Siz tanrısı olursunuz özünde bu boyutun ve neyi nasıl yaratmak isterseniz neyi nasıl kurgularsanız öyle olur. Burası Küba değil / rüya gezegeni ve burda herkesin bir gezegeni var. Başka gezegenin prensesi olan, bir başka gezegenin kötü cadısı olabilir. Ve siz kim olmak isterseniz o olursunuz. Burası sizin gezegeninizse şayet.
İnsanların Rüya ve Kâbus arasındaki ince çizgiyi iyi bilmesi gerekir, bu bilgi hayat kurtaran cinsten. İnançlı bir toplum için şu benzetme doğru olabilir; Rüya Cennet, Kâbus cehennemdir. Rüya görüyor olmanız hala içinizde bir yerlerin zarif ve naif olduğunu, umut gülleri yeşerdiğini veyahut iyilikler var olduğunu bilmelisiniz. Çünkü iyi insanların rüyaları olması ancak mümkün olandır.

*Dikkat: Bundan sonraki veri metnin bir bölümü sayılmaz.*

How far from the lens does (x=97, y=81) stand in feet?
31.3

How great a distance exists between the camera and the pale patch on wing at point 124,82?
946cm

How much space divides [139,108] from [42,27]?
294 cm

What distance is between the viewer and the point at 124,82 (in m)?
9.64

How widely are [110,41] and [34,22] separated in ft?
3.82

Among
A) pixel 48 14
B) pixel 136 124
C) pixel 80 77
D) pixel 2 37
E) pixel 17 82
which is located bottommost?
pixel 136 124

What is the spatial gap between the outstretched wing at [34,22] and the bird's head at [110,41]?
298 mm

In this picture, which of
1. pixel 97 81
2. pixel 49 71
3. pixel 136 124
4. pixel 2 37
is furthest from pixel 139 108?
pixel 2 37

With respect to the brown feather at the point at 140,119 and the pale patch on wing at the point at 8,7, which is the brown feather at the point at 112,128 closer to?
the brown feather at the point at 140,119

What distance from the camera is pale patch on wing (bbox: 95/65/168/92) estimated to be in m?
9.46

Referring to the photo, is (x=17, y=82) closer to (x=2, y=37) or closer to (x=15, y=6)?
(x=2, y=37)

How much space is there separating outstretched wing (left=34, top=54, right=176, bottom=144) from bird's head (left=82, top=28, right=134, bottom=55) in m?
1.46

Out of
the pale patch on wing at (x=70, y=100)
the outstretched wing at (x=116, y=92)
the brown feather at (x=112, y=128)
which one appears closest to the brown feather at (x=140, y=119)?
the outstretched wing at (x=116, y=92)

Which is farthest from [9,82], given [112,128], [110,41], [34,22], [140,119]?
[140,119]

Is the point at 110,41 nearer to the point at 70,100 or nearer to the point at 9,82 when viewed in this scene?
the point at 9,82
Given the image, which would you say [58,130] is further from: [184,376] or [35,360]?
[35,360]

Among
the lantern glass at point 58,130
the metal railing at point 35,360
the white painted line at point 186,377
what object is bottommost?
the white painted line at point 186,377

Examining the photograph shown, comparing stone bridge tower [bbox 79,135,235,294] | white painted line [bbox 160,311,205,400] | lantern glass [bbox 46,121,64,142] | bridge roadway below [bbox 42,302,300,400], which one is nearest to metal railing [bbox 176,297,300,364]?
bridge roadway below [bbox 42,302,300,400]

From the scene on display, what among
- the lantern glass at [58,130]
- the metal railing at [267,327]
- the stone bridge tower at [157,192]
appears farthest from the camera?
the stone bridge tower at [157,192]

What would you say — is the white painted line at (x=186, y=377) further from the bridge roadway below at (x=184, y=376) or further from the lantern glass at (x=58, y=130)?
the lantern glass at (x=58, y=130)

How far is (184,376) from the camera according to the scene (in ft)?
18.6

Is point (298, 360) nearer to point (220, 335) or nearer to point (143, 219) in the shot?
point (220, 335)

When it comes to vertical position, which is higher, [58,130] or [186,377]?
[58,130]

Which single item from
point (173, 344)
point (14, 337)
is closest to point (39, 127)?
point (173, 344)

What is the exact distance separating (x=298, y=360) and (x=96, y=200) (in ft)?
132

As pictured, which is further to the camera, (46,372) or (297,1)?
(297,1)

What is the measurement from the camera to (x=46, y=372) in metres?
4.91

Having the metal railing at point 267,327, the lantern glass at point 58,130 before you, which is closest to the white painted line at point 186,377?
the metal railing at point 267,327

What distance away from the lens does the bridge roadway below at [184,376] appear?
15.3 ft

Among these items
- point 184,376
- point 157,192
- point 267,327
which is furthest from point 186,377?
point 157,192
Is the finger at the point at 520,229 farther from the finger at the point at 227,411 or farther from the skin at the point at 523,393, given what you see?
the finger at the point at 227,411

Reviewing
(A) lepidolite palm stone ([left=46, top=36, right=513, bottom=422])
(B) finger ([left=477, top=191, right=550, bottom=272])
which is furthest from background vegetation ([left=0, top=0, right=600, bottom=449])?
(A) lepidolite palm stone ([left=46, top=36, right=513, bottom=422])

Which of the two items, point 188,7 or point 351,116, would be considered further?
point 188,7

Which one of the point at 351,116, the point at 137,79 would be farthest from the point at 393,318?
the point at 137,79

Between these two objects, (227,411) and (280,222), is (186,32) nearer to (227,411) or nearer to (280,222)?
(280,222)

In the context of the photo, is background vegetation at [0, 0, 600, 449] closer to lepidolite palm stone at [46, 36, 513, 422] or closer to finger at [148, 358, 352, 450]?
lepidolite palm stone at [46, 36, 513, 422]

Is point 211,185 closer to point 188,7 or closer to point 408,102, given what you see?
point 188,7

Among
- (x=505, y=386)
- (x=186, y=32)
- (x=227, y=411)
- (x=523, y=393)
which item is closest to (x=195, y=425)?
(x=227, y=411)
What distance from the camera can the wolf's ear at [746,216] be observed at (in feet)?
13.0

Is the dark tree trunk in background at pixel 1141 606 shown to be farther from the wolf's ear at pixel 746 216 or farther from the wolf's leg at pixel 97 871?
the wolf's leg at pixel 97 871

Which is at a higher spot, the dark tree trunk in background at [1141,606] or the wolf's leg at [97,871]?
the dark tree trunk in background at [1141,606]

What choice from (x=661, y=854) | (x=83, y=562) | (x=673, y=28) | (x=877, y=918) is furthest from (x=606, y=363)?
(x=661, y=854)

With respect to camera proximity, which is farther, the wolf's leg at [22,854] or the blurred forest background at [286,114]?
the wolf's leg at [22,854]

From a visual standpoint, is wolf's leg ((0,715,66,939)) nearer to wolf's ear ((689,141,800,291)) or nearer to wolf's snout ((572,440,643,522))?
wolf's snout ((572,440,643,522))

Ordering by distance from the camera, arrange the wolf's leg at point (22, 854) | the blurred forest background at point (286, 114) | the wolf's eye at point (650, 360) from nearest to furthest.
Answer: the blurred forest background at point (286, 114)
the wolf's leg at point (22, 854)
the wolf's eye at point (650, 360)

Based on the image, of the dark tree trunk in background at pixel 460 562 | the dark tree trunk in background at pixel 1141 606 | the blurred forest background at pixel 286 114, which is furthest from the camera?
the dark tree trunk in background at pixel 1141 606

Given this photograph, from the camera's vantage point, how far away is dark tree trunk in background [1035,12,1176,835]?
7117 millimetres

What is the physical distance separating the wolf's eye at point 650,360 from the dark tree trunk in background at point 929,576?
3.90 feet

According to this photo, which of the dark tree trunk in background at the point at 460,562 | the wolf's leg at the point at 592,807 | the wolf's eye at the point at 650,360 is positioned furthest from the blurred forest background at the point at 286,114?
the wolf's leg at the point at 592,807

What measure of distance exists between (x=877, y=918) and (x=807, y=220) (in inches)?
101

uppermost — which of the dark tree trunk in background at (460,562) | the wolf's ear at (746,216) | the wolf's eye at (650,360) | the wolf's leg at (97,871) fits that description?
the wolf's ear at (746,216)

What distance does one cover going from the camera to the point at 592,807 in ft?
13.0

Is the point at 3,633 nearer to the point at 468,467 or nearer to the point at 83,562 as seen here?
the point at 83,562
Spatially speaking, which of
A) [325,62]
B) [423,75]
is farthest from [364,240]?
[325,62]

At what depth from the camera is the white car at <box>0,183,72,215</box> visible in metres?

Lakin gördüğünüz şey sizi uykunuzdan ediyor ve kalkarak elinizi attığınız ilk şey bir su bardağı, kalbinizin ritmini değiştiren şey korkmanıza sebep oluyorsa vay halinize, kâbus sizin için şekilleniyor demektir. İşte o zaman içinizdeki karanlığın, kör kuyunun ve ıstırabın farkına varabilirsiniz. Unutmamak gerekir, iyi olan tebessüm ettirir, kötü olan korku verir.
Şimdi derin bir uykunun içine gömülmüş olduğunuzu hayal edin ve ruhunuzu zihninizin sizi götürdüğü noktalara azat edin ve şu soruları sorun kendinize
- Ben kimim?
- Burası neresi?
- Gerçek boyutta neler yaptım?
- Bu kırmızı olan gül bahçesi mi, ateş mi?
- Cennette miyim, cehennemde mi?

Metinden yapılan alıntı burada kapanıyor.